For more on the story, you had to go to the Chinese blogosphere. Rumors of a purge had erupted last week after the Chongqing government said “comrade” Wang had been shifted as head of the police department to other duties that included landscape gardening and caring for historical records.
Wang was known to have entered the U.S. Consulate in Chengdu (the U.S. diplomatic facility closest to Chongqing) Tuesday for an appointment in his capacity as a Chongqing vice mayor. Then he left “of his own volition … he walked out. It was his choice,” said a U.S. State Department spokesperson who declined to comment on the issue of asylum. Accounts of an unusually heavy security presence, including roadblocks, near the consulate circulated on the Internet. So did speculation that Wang had been whisked away to detention in Beijing as part of a corruption probe.
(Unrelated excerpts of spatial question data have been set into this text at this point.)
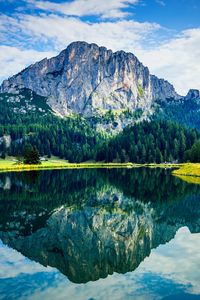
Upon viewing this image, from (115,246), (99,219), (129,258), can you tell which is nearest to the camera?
(129,258)

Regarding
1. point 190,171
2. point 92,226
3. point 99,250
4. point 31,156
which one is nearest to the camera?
point 99,250

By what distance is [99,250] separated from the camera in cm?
3103

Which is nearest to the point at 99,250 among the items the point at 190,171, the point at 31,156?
the point at 190,171

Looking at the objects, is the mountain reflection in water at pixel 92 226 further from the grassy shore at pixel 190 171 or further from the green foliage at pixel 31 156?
the green foliage at pixel 31 156

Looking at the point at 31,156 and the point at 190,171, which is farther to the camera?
the point at 31,156

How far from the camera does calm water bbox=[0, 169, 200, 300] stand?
22.5 m

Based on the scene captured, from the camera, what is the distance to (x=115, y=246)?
1273 inches

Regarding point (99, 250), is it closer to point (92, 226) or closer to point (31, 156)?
point (92, 226)

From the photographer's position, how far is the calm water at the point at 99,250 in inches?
884

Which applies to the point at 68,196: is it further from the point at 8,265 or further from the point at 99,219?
the point at 8,265

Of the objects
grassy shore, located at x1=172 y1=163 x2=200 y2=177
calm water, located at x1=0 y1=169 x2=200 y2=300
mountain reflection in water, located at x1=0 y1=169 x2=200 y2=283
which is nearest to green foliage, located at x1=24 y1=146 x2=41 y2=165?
grassy shore, located at x1=172 y1=163 x2=200 y2=177

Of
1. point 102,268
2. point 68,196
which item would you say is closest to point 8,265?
point 102,268

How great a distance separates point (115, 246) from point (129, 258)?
3.66 m

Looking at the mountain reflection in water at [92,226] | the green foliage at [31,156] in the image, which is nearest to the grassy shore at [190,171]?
the mountain reflection in water at [92,226]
On its official Sina Weibo microblogging account, the Chongqing government stated that, due to stress and overwork, Wang was “accepting vacation-style treatment.” Long exposed to bland euphemisms used to describe the party’s Kafka-esque means of disciplining wayward cadres, Chinese netizens gleefully pounced on the term “vacation-style treatment” and sent it viral. The term became the top-trending phrase on Weibo. Within two hours, it was reposted and commented on tens of thousands of times, usually satirically, according to this delicious WSJ.com item. Chinese censors were erratic in their efforts to block Wang’s name from searches, and even the Chongqing government’s initial statement about the super-cop’s leave of absence was taken down and then reposted, sans comments.
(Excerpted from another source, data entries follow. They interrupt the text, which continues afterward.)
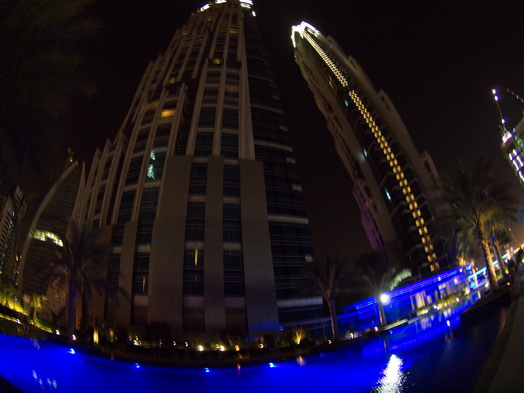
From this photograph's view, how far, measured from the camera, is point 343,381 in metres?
13.0

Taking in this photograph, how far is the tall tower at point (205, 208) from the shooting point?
36.1 metres

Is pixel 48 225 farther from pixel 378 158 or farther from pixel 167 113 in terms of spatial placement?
pixel 378 158

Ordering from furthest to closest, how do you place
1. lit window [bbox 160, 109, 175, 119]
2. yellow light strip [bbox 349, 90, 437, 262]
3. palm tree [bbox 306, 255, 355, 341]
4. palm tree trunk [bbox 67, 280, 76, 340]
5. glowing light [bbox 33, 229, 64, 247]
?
glowing light [bbox 33, 229, 64, 247] < yellow light strip [bbox 349, 90, 437, 262] < lit window [bbox 160, 109, 175, 119] < palm tree [bbox 306, 255, 355, 341] < palm tree trunk [bbox 67, 280, 76, 340]

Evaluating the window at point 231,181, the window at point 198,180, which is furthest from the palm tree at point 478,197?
the window at point 198,180

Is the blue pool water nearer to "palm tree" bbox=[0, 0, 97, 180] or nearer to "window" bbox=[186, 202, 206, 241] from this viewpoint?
"palm tree" bbox=[0, 0, 97, 180]

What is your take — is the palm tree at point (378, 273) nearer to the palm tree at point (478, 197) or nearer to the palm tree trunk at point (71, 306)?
the palm tree at point (478, 197)

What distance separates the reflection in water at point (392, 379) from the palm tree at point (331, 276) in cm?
1682

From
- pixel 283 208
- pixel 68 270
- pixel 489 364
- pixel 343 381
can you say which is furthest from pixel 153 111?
pixel 489 364

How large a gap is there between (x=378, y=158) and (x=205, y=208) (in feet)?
185

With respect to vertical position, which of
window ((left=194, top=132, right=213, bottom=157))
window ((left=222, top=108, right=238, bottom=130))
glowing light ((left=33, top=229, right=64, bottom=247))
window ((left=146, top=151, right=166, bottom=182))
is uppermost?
window ((left=222, top=108, right=238, bottom=130))

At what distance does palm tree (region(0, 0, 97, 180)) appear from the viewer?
8.17 m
Even if the full impact of the Wang Lijun scandal takes time to unfold—it could take months—it's a good morality tale for Chinese mandarins who think they can effectively censor and manipulate the nation’s netizens, now numbering 500 million (greater than the total EU population). On the one hand, Beijing urges government officials and departments to use microblogging for everything from debt collecting by the water authority in Nanjing to dispelling false rumors in Yunnan. Because many citizens turn to blogs as a forum for dissent, authorities also hope to nip unrest in the bud by monitoring Internet opinion.
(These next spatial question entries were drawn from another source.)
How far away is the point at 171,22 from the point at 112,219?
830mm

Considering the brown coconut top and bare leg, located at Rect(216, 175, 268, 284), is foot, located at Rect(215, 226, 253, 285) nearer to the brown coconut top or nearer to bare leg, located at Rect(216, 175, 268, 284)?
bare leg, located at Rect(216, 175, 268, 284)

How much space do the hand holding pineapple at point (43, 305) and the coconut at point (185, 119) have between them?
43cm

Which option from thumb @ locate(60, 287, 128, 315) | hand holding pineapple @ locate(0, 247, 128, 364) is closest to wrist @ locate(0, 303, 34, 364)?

Last month, a senior official urged authorities to “utilize blogs better” as a way to to provide information to citizens and improve transparency. (Another Global Times piece, relating a restaurant swindle exposed in social media, was headlined “Cover Ups No Longer Work in Weibo Era.”) Yet at the same time, official censors still try to block discussion of certain sensitive topics, and authorities have redoubled efforts to compel netizens to register using their real names, making it easier to match “subversive” comments with real people. Until officials aim for genuine transparency, their minimalist and Orwellian explanations for incidents such as Wang’s disappearance are bound to be ridiculed—and citizens will increasingly turn to the wild and woolly blogosphere to try to find out what’s really going on.